An exact copy of every entry is needed here; the images stay out.

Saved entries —
____

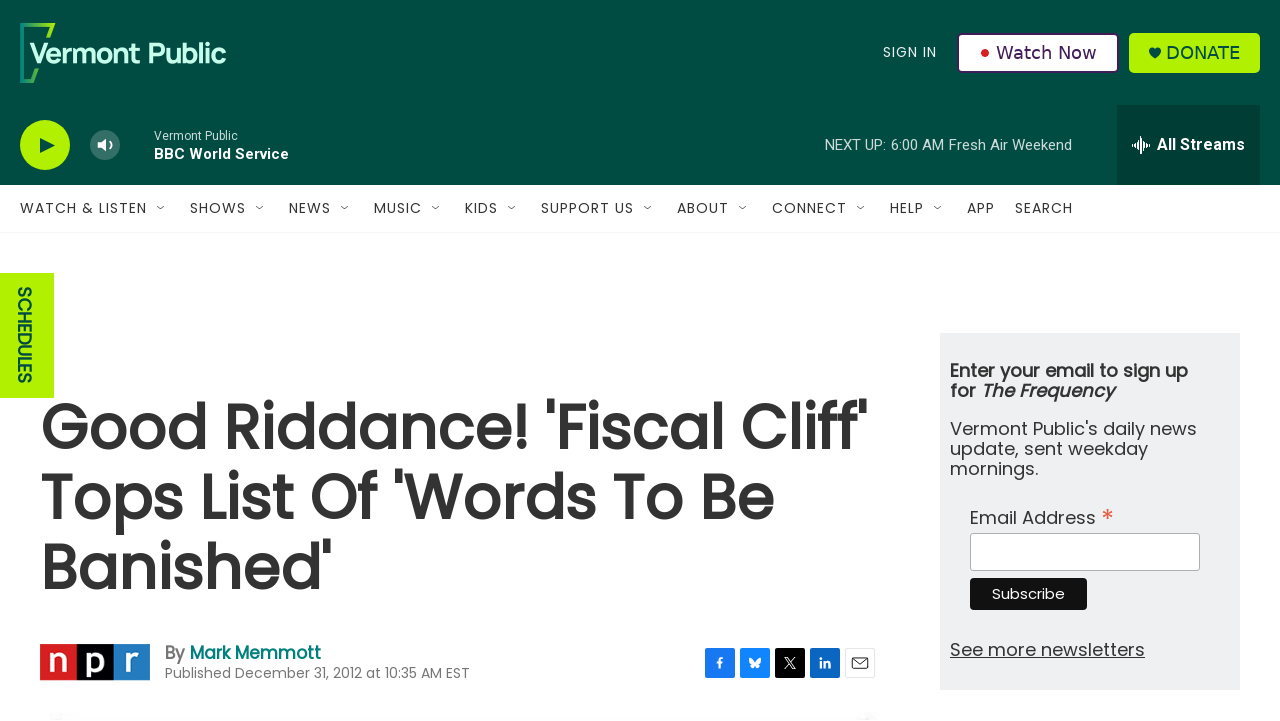

--- FILE ---
content_type: text/html; charset=utf-8
request_url: https://www.google.com/recaptcha/api2/aframe
body_size: 266
content:
<!DOCTYPE HTML><html><head><meta http-equiv="content-type" content="text/html; charset=UTF-8"></head><body><script nonce="Rsm3EIu5az71-E8UifSUlQ">/** Anti-fraud and anti-abuse applications only. See google.com/recaptcha */ try{var clients={'sodar':'https://pagead2.googlesyndication.com/pagead/sodar?'};window.addEventListener("message",function(a){try{if(a.source===window.parent){var b=JSON.parse(a.data);var c=clients[b['id']];if(c){var d=document.createElement('img');d.src=c+b['params']+'&rc='+(localStorage.getItem("rc::a")?sessionStorage.getItem("rc::b"):"");window.document.body.appendChild(d);sessionStorage.setItem("rc::e",parseInt(sessionStorage.getItem("rc::e")||0)+1);localStorage.setItem("rc::h",'1769335721410');}}}catch(b){}});window.parent.postMessage("_grecaptcha_ready", "*");}catch(b){}</script></body></html>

____

Written answer —
--- FILE ---
content_type: text/html; charset=utf-8
request_url: https://www.google.com/recaptcha/api2/aframe
body_size: 266
content:
<!DOCTYPE HTML><html><head><meta http-equiv="content-type" content="text/html; charset=UTF-8"></head><body><script nonce="Rsm3EIu5az71-E8UifSUlQ">/** Anti-fraud and anti-abuse applications only. See google.com/recaptcha */ try{var clients={'sodar':'https://pagead2.googlesyndication.com/pagead/sodar?'};window.addEventListener("message",function(a){try{if(a.source===window.parent){var b=JSON.parse(a.data);var c=clients[b['id']];if(c){var d=document.createElement('img');d.src=c+b['params']+'&rc='+(localStorage.getItem("rc::a")?sessionStorage.getItem("rc::b"):"");window.document.body.appendChild(d);sessionStorage.setItem("rc::e",parseInt(sessionStorage.getItem("rc::e")||0)+1);localStorage.setItem("rc::h",'1769335721410');}}}catch(b){}});window.parent.postMessage("_grecaptcha_ready", "*");}catch(b){}</script></body></html>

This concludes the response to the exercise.